» TASK DIRECTIONS
Every line of the data is to be reproduced exactly.

» DATA SUPPLIED
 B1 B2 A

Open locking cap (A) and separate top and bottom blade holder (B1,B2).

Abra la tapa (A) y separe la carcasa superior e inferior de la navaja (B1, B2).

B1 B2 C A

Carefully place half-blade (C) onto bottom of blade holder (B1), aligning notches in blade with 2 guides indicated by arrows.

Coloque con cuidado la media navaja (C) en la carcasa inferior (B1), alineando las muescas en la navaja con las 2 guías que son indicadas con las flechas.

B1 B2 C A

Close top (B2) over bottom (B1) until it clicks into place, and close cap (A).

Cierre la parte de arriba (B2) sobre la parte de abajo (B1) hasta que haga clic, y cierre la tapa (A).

» ANSWER TO THIS EXERCISE
 B1 B2 A

Open locking cap (A) and separate top and bottom blade holder (B1,B2).

Abra la tapa (A) y separe la carcasa superior e inferior de la navaja (B1, B2).

B1 B2 C A

Carefully place half-blade (C) onto bottom of blade holder (B1), aligning notches in blade with 2 guides indicated by arrows.

Coloque con cuidado la media navaja (C) en la carcasa inferior (B1), alineando las muescas en la navaja con las 2 guías que son indicadas con las flechas.

B1 B2 C A

Close top (B2) over bottom (B1) until it clicks into place, and close cap (A).

Cierre la parte de arriba (B2) sobre la parte de abajo (B1) hasta que haga clic, y cierre la tapa (A).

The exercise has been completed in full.